▶ _YOUR OBJECTIVE_:
Retype every line in the rows below, starting at the line that contains "What is the separation" and continuing through the final row, with both ends included and no alterations of any kind.

▶ _ENTRIES PROVIDED_:
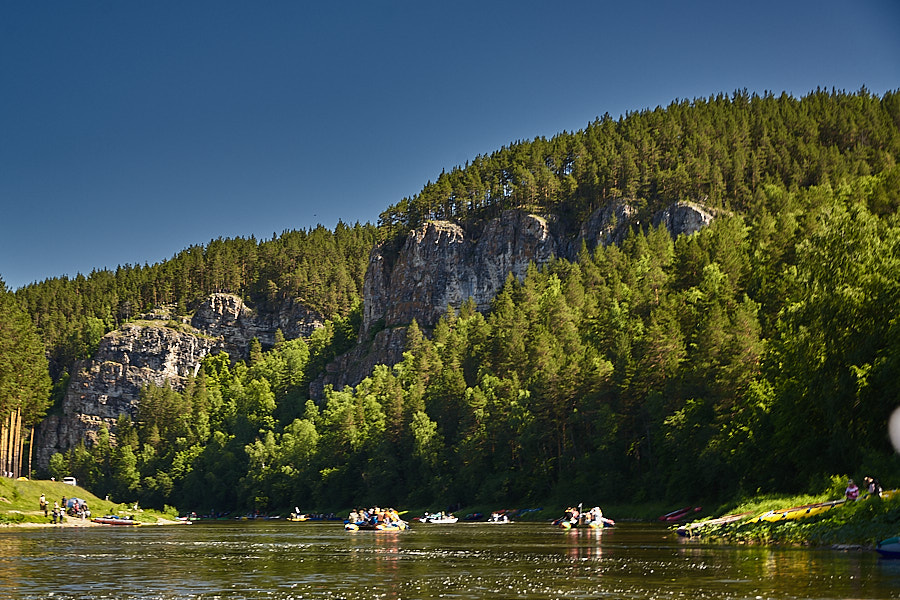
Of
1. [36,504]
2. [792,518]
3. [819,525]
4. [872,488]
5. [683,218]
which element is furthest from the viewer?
[683,218]

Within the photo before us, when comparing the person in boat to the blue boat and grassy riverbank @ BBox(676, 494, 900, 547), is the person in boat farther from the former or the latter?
the blue boat

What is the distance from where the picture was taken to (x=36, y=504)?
3826 inches

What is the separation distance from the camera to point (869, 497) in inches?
1597

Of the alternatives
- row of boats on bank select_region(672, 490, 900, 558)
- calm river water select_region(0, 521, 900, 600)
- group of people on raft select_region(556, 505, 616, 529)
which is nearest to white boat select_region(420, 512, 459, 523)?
group of people on raft select_region(556, 505, 616, 529)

▶ _RESPONSE_:
What is the separation distance from the camera to point (869, 497) in inches?
1597

Of the alternatives
- row of boats on bank select_region(672, 490, 900, 558)
- calm river water select_region(0, 521, 900, 600)
- group of people on raft select_region(556, 505, 616, 529)
which is nearest to white boat select_region(420, 512, 459, 523)?
group of people on raft select_region(556, 505, 616, 529)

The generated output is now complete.